La FIFA a défendu son président, Gianni Infantino, et lancé une critique pointue de ses critiques, alléguant un "effort concerté et continu de certains pour saper la FIFA et son président" alors que les tensions au sein du football mondial s'intensifient.
La controverse a commencé avec la révélation d'un plan controversé visant à vendre une participation de 20% dans une nouvelle société, FIFA Forward Enterprise (FFE), à des investisseurs privés. L'initiative, visant à gérer les aspects commerciaux et opérationnels des tournois de la FIFA, y compris la Coupe du Monde, a fait face à une résistance farouche de l'UEFA et d'autres confédérations.

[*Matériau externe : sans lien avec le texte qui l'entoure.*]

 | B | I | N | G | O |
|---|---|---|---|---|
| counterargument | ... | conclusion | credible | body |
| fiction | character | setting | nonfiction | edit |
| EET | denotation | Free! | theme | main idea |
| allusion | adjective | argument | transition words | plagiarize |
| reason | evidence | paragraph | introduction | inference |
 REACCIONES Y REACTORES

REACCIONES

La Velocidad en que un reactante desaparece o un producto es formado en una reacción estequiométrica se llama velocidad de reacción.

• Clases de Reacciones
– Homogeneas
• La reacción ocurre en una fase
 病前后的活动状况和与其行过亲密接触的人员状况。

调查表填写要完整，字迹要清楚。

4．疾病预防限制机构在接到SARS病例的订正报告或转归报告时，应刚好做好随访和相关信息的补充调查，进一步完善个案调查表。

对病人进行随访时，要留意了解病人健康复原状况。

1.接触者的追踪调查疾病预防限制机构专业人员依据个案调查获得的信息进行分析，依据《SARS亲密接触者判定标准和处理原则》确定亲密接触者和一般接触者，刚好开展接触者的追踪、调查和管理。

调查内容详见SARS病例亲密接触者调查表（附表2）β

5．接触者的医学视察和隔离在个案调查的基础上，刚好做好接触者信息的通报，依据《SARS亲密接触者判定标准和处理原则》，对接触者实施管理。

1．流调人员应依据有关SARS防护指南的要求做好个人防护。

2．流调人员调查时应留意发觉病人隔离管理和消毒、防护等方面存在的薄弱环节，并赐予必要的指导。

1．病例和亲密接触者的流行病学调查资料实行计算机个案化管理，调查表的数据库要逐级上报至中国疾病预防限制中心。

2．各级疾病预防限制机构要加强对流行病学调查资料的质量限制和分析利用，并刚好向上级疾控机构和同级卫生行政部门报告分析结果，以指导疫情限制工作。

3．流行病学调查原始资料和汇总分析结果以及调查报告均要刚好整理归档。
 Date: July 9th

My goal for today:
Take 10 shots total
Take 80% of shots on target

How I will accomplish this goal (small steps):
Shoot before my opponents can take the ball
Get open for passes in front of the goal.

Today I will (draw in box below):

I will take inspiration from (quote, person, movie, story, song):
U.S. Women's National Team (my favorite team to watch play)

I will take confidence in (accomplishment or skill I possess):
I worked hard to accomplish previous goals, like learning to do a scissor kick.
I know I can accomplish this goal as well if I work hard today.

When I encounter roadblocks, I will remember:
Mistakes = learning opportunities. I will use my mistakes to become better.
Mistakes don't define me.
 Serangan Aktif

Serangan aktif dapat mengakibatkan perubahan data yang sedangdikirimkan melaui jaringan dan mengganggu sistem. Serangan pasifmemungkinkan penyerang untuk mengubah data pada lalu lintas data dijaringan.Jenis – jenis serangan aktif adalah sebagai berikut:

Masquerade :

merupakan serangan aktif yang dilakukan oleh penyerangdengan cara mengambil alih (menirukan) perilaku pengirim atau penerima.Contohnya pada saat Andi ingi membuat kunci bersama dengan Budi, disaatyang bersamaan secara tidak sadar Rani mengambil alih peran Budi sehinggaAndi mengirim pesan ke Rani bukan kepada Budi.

La lettre a appelé à un examen indépendant de la situation, soulignant que la proposition représentait un " profond échec de jugement " plutôt qu'une simple erreur de procédure. Malgré la pression croissante, la FIFA a maintenu qu'Infantino conserve le plein soutien de son conseil d'administration. Une réunion à Rabat, au Maroc, a réaffirmé ce soutien, la FIFA insistant sur le fait que tout défi à la direction d'Infantino doit adhérer à ses processus démocratiques établis. L'organisation a également mis en garde contre la diffusion d' " affirmations non étayées et de fausses déclarations évidentes " sur ses opérations, suggérant que la couverture médiatique a contribué à la crise actuelle.
Cependant, l'UEFA a réitéré que sa menace de boycott des compétitions de la FIFA reste en place à moins que des conditions spécifiques ne soient remplies, y compris des assurances que de telles propositions ne seront pas réexaminées. La situation est devenue de plus en plus complexe alors que les confédérations régionales de football prennent des positions divergentes.
En particulier, le Mexique et l'Argentine ont publiquement soutenu Infantino, la Fédération mexicaine de football (FMF) rejetant explicitement toute tentative de remettre en question son leadership par des mécanismes extérieurs au cadre institutionnel de la FIFA.
Pendant ce temps, la possibilité d'organiser des compétitions alternatives a été discutée, l'UEFA, l'AFC et la CONCACAF explorant des moyens de s'assurer que leurs équipes aient des opportunités significatives de rivaliser indépendamment de la structure de la FIFA. La controverse a également soulevé des questions sur l'avenir de la gouvernance de la FIFA.
Au fur et à mesure que la situation évolue, le monde du football observe de près pour voir comment la FIFA va faire face à ce défi sans précédent pour son leadership et l'avenir de la gouvernance du football international.